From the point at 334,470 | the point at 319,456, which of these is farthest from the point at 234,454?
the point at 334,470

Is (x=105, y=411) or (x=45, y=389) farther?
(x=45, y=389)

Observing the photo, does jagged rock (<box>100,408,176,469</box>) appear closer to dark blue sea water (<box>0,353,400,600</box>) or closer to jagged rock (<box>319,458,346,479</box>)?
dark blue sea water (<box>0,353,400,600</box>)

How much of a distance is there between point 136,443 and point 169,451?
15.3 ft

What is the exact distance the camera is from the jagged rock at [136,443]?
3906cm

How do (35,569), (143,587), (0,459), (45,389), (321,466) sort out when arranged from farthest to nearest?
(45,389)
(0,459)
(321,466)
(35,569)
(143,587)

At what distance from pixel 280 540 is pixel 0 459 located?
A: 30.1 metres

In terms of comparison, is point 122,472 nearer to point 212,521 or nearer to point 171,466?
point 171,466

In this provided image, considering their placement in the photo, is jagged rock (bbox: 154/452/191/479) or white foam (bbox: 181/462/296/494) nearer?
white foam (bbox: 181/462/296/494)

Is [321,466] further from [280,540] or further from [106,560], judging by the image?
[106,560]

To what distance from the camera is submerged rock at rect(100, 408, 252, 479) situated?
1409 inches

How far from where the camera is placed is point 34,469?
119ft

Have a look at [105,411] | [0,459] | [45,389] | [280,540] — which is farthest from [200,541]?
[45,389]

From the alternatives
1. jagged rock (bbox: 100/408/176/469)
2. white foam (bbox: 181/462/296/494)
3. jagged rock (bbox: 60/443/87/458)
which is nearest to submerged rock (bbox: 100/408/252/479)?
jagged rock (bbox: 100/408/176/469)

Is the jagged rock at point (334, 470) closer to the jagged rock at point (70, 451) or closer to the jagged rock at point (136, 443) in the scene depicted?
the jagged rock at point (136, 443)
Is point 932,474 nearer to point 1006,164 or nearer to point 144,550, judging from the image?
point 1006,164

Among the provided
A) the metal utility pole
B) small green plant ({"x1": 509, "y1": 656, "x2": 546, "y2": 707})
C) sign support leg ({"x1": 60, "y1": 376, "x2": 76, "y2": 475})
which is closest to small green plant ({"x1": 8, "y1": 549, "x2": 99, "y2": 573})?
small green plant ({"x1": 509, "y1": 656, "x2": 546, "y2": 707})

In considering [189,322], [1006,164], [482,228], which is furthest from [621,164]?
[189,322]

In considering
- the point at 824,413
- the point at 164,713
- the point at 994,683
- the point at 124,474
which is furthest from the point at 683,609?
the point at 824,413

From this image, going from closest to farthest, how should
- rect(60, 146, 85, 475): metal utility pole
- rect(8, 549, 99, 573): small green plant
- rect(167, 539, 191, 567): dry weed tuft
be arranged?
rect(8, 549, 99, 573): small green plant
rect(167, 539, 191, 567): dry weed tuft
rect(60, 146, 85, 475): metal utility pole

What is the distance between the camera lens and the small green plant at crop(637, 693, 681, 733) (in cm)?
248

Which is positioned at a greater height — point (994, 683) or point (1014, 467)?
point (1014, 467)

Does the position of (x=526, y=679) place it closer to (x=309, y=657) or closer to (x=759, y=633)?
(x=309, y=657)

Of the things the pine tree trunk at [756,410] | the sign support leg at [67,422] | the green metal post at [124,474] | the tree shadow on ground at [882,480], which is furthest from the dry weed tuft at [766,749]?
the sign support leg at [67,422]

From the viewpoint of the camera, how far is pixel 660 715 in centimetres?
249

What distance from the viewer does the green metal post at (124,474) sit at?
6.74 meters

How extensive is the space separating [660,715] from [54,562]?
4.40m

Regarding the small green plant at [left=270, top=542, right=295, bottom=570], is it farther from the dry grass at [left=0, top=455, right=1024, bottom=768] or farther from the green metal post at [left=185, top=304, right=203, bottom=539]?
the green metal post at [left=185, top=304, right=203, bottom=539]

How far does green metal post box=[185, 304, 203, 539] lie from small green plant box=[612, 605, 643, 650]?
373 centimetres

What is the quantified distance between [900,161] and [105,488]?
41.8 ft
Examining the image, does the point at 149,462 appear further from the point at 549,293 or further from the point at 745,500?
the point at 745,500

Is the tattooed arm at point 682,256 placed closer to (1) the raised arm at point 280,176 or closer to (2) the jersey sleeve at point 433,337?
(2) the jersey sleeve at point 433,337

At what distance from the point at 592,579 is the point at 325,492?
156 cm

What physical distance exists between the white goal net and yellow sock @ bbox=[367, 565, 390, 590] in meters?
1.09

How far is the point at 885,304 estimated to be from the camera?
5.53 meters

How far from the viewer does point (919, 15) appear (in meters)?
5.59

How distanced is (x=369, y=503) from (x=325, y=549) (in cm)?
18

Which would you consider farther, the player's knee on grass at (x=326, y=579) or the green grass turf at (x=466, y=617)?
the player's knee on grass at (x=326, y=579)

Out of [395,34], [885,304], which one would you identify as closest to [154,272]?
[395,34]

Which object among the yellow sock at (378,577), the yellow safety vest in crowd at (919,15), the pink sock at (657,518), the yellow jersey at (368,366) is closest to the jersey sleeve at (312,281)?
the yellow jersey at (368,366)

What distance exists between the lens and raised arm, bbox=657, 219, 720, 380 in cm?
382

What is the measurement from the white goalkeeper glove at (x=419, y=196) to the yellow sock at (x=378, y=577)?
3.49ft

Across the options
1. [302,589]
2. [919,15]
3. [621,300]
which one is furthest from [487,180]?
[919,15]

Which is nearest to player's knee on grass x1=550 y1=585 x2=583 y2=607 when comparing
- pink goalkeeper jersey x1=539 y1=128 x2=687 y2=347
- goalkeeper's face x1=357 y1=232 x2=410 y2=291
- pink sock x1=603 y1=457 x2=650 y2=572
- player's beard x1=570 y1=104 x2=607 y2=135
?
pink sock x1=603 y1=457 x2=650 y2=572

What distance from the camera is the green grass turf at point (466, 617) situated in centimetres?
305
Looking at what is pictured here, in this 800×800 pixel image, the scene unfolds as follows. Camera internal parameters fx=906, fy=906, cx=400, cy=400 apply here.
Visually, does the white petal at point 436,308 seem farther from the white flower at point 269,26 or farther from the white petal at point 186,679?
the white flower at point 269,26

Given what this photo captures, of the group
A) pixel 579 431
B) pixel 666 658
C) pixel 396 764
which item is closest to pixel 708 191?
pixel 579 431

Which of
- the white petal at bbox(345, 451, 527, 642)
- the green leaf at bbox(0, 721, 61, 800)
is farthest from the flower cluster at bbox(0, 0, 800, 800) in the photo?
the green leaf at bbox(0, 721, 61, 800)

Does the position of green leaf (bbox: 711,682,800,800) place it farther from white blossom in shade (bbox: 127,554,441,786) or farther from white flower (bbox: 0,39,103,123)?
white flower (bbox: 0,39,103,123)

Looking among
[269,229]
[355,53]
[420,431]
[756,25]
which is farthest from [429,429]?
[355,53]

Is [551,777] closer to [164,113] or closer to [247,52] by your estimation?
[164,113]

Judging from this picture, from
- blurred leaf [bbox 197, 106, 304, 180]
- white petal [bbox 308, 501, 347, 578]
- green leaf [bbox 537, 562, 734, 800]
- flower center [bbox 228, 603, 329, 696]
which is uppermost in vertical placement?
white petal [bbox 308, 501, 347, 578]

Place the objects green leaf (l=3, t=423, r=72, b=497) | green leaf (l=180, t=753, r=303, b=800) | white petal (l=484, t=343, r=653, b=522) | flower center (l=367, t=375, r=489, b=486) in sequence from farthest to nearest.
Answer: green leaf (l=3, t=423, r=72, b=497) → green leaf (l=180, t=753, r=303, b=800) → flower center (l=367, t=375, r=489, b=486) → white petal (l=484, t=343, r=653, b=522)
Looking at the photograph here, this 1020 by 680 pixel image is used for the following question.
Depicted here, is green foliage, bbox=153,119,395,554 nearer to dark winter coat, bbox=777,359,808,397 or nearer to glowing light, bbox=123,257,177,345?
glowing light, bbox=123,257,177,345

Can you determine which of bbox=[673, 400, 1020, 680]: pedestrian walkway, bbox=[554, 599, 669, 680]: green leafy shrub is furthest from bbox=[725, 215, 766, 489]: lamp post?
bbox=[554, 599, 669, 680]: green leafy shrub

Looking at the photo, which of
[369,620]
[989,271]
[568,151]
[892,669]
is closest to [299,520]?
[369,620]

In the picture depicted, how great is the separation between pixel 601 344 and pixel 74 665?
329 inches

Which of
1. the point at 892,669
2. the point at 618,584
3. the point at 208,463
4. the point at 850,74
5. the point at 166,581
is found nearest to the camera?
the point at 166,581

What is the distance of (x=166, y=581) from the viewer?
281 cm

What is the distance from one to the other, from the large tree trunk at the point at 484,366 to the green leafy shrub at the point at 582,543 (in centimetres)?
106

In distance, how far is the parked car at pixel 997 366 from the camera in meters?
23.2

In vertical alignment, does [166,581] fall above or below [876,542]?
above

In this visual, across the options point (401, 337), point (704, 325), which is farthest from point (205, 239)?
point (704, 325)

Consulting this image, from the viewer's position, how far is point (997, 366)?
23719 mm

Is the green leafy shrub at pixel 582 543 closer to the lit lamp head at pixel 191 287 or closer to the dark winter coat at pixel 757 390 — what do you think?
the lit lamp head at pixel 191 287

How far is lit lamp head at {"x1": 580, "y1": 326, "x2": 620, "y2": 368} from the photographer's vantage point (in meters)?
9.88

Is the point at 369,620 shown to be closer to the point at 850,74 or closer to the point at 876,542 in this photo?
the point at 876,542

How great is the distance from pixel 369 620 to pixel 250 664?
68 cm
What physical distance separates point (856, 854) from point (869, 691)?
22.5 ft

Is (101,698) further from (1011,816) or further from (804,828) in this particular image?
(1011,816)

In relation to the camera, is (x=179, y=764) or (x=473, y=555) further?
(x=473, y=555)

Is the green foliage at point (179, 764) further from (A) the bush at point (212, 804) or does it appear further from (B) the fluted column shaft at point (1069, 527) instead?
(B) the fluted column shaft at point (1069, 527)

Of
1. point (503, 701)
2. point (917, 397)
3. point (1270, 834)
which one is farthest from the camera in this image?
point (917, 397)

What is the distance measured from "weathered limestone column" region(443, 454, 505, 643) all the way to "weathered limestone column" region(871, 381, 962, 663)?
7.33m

------------------------------------

◆ To do ◆
Retype the listing from its first line through the line that contains "A: 30.1 metres", both included.

◆ Result of this task ◆
From the point at 334,470 | the point at 319,456, which of these is farthest from the point at 234,454?
the point at 334,470

Is (x=105, y=411) or (x=45, y=389) farther?
(x=45, y=389)

Observing the photo, does jagged rock (<box>100,408,176,469</box>) appear closer to dark blue sea water (<box>0,353,400,600</box>) or closer to jagged rock (<box>319,458,346,479</box>)?
dark blue sea water (<box>0,353,400,600</box>)

How much of a distance is there between point 136,443 and point 169,451?
15.3 ft

What is the exact distance the camera is from the jagged rock at [136,443]?
3906cm

How do (35,569), (143,587), (0,459), (45,389), (321,466) sort out when arranged from farthest to nearest?
(45,389)
(0,459)
(321,466)
(35,569)
(143,587)

At what distance from pixel 280 540 is pixel 0 459 located?
A: 30.1 metres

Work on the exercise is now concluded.